L'opzione 1 di Toronto appare quella più logica, per risolvere il problema della difficoltà o impossibilità di pagare perché contiene la riduzione dell'onere degli interessi. Ma anche essa è suscettibile di critiche. Innanzitutto, tale riduzione non è adeguata per i paesi poveri. Infatti essa è della metà o del 3,5% a seconda della percentuale più piccola. Se si parte da un tasso di interesse del 9 - 10%, la riduzione è solo del 3,5% ossia a un livello paragonabile a quello del piano Brady : livello che appare già insufficiente per fare uscire dalla crisi i paesi a medio reddito fortemente indebitati. A fortiori ciò vale per i paesi poveri fortemente indebitati.

D'altra parte, nel caso del piano Brady, il programma iniziale implicava una riduzione più ambiziosa.

Ma occorrendo il consenso delle banche commerciali, le ambizioni sono state ridimensionate, anche per tenere conto dell'equilibrio finanziario delle banche più esposte.

Nel caso dei debiti verso i governi, questo argomento non vale. Sulle loro finanze, il debito verso i PVS è una posta esigua. Nel caso dei debiti dei paesi più poveri lo sconto del 3,5% è veramente troppo poco dal punto di vista distributivo, oltreché nel profilo strettamente economico, della capacità di pagare. Inoltre l'accrescimento delle maturità produce, per il periodo successivo, una concentrazione di oneri che rende difficile la fuoriuscita dalla crisi e pone la premessa per una nuova ristrutturazione.

Più in generale, l'accumulazione di oneri del debito nel futuro toglie ai paesi poveri indebitati l'accesso al credito commerciale e per gli investimenti, ostacolandone quel ritorno al mercato che i piani di aggiustamento generalmente considerano fondamentale.

Il punto debole di tutte le opzioni di Toronto, come si vede agevolmente dal diagramma qui riportato, è proprio nell'accrescimento dell'onere futuro del servizio del debito.

Un grosso limite del piano di Toronto è di includere solo i paesi creditori che sono rappresentati dal Club di Parigi, cioè quelli occidentali più il Giappone : ciò comporta l'esclusione, fra i creditori, dei paesi arabi esportatori di petrolio.

Questi a cominciare dall'Arabia Saudita (che dedica agli aiuti allo sviluppo il 2,75% del PIL) svolgono un ruolo molto importante nel finanziamento dei PVS, con particolare riguardo ai paesi africani e a quelli arabi del Medio Oriente non esportatori di petrolio.
● ● ●
[Obiettivi]
a - Elenca, nell'ordine in cui compaiono e senza ripetizioni, tutti i valori o intervalli percentuali scritti con il simbolo % nel testo sul debito dei paesi poveri.
b - Stampa il passo del testo sul debito dei paesi poveri che si apre con le parole contenenti "Il punto debole" e si chiude con "non esportatori di petrolio.".

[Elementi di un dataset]
● ● ●
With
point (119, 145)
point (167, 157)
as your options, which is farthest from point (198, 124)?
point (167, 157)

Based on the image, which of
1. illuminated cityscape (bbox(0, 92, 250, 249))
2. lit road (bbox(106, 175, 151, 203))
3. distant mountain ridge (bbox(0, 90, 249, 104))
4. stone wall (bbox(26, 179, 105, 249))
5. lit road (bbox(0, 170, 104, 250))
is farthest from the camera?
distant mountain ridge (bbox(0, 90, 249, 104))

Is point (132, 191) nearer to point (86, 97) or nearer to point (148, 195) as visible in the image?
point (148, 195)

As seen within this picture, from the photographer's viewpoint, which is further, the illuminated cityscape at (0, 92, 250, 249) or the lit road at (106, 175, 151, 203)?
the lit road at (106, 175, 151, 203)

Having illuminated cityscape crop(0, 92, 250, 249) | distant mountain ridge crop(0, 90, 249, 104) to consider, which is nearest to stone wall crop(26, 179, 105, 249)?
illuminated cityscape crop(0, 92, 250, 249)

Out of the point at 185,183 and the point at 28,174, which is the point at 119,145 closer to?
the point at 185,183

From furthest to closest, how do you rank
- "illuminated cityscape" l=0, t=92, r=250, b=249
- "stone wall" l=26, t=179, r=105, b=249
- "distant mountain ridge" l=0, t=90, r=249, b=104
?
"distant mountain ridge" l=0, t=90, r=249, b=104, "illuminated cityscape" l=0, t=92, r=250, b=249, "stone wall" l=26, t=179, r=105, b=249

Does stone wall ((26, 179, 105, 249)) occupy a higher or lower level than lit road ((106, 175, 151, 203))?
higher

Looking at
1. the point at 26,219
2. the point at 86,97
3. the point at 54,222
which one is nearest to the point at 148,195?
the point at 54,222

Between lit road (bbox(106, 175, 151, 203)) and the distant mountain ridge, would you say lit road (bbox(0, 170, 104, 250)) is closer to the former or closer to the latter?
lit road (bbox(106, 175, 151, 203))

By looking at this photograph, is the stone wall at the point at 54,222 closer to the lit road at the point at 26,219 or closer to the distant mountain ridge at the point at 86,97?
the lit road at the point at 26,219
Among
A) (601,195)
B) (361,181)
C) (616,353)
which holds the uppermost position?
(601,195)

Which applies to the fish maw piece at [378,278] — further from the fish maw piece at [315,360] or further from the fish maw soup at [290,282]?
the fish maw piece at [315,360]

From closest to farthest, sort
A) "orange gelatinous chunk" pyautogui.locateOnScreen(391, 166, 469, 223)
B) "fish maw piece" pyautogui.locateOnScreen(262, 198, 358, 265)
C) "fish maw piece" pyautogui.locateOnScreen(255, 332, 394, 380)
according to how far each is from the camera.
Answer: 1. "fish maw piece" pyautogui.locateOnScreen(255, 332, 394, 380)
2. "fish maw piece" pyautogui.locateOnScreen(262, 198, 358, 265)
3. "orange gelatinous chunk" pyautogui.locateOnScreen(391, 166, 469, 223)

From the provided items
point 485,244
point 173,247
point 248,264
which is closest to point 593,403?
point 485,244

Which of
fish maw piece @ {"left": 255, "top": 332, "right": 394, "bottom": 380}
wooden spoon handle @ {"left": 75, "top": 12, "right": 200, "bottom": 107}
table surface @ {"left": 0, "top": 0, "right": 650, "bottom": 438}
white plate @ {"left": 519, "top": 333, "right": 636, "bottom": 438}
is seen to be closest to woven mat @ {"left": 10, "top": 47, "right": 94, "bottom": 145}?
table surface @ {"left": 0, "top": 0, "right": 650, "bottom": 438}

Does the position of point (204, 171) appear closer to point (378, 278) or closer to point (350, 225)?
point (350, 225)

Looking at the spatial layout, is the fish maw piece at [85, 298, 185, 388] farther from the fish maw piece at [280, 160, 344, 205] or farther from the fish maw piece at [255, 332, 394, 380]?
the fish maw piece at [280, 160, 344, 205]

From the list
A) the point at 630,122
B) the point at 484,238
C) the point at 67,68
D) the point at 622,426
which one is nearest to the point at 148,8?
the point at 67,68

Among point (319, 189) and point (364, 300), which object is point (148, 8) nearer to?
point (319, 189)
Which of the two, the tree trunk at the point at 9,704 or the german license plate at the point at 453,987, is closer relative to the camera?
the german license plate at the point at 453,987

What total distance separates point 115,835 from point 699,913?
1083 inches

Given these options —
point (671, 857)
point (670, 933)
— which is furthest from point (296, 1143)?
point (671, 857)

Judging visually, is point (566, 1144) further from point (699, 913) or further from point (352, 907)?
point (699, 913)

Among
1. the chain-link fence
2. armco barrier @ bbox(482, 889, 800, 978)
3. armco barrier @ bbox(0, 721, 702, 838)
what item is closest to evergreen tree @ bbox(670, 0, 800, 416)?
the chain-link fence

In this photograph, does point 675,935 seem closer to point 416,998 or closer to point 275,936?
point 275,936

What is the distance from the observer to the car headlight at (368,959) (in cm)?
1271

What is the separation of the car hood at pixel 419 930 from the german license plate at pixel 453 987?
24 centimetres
● ● ●
[Risposte ai compiti]
a - 3,5%; 9 - 10%; 2,75%

b -
Il punto debole di tutte le opzioni di Toronto, come si vede agevolmente dal diagramma qui riportato, è proprio nell'accrescimento dell'onere futuro del servizio del debito.

Un grosso limite del piano di Toronto è di includere solo i paesi creditori che sono rappresentati dal Club di Parigi, cioè quelli occidentali più il Giappone : ciò comporta l'esclusione, fra i creditori, dei paesi arabi esportatori di petrolio.

Questi a cominciare dall'Arabia Saudita (che dedica agli aiuti allo sviluppo il 2,75% del PIL) svolgono un ruolo molto importante nel finanziamento dei PVS, con particolare riguardo ai paesi africani e a quelli arabi del Medio Oriente non esportatori di petrolio.